## ТЕКСТ ДЛЯ ЧТЕНИЯ
....
Посчитав свои "Беседы со Сталиным" завершенными, я опять, как во многом уже не раз до этого, обманулся. Случилось то же, что и с недавними надеждами: впредь, по окончании "Несовершенного общества", не заниматься "вопросами идеологии". Но Сталин - это призрак, который бродит и долго еще будет бродить по свету. От его наследия отреклись все, хотя немало осталось тех, кто черпает оттуда силы.
Многие и помимо собственной воли подражают Сталину. Хрущев, порицая его, одновременно им восторгался. Сегодняшние советские вожди не восторгаются, но зато нежатся в лучах его солнца. И у Тито, спустя пятнадцать лет после разрыва со Сталиным, ожило уважительное отношение к его государственной мудрости. А сам я разве не мучаюсь, пытаясь понять, что же это такое - мое "раздумье" о Сталине? Не вызвано ли и оно живучим его присутствием во мне? Что такое Сталин?
....
## МАТЕРИАЛ
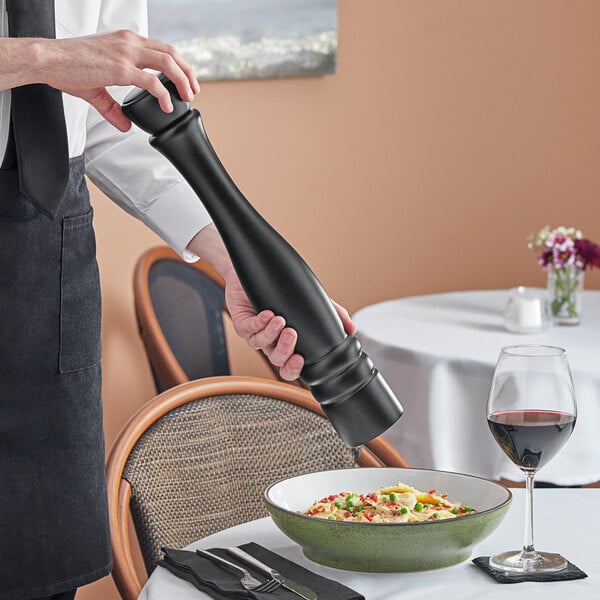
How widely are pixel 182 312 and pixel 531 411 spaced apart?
76.3 inches

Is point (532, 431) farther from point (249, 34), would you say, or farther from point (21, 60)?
point (249, 34)

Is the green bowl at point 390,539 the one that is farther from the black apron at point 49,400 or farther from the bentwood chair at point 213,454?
the bentwood chair at point 213,454

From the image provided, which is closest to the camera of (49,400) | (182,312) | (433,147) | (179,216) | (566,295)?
(49,400)

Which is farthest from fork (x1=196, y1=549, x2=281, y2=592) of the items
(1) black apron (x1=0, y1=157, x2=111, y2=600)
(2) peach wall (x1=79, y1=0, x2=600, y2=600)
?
(2) peach wall (x1=79, y1=0, x2=600, y2=600)

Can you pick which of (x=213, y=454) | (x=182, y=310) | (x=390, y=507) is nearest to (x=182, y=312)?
(x=182, y=310)

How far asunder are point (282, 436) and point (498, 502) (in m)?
0.57

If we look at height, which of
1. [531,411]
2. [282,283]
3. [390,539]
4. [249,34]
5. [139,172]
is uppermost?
[249,34]

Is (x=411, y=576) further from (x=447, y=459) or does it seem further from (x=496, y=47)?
(x=496, y=47)

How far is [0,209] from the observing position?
1.08 metres

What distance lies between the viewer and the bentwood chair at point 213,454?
1.34m

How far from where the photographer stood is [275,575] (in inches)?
35.9

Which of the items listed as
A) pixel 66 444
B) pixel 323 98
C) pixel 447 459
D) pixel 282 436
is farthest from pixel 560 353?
pixel 323 98

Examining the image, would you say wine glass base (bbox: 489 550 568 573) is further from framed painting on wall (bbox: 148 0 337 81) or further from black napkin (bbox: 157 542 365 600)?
framed painting on wall (bbox: 148 0 337 81)

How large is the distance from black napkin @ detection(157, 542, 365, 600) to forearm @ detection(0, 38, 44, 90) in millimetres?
458
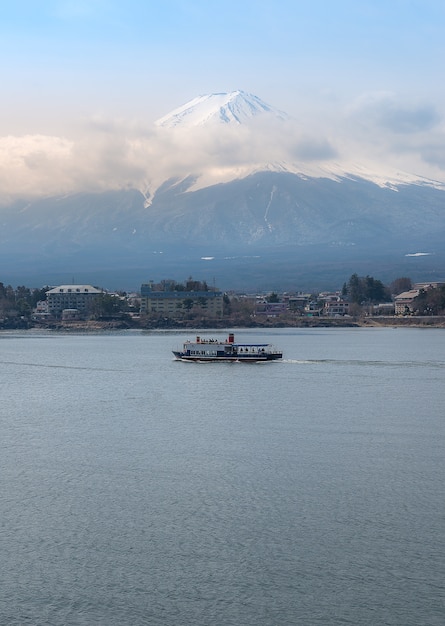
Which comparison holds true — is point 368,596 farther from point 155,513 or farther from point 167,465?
point 167,465

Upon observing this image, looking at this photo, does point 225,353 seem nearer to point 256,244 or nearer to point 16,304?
point 16,304

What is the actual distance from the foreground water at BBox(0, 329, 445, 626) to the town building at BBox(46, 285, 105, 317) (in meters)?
50.7

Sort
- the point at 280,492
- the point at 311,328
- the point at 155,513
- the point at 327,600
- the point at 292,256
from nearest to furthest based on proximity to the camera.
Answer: the point at 327,600, the point at 155,513, the point at 280,492, the point at 311,328, the point at 292,256

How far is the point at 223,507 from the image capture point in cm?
1195

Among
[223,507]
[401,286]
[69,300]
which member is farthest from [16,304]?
[223,507]

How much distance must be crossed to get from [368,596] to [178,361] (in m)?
24.1

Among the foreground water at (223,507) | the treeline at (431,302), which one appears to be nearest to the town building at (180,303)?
the treeline at (431,302)

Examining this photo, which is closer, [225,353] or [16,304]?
[225,353]

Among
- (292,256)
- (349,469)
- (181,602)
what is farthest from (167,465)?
(292,256)

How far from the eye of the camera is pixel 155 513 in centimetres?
1169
....
## УСЛОВИЕ ЗАДАНИЯ
Продолжите текст о наследии Сталина после его последнего предложения. Материал никак не связан с текстом.

## ОТВЕТ
Великий государственный муж, "демонический гений", жертва догмы или маньяк и бандит, дорвавшийся до власти? Чем была для него марксистская идеология, в качестве чего использовал он идеи? Что думал он о деяниях своих, о себе, своем месте в истории? Вот лишь некоторые вопросы, искать ответы на которые понуждает его личность. Обращаюсь к ним как к задевающим судьбы современного мира, особенно коммунистического, так и ввиду их, я бы сказал, расширенного, вневременного значения.
[1] Статья И.В.Сталина "Марксизм и национальный вопрос" была опубликована в журнале "Просвещение" в 1913 году. Прим. ред.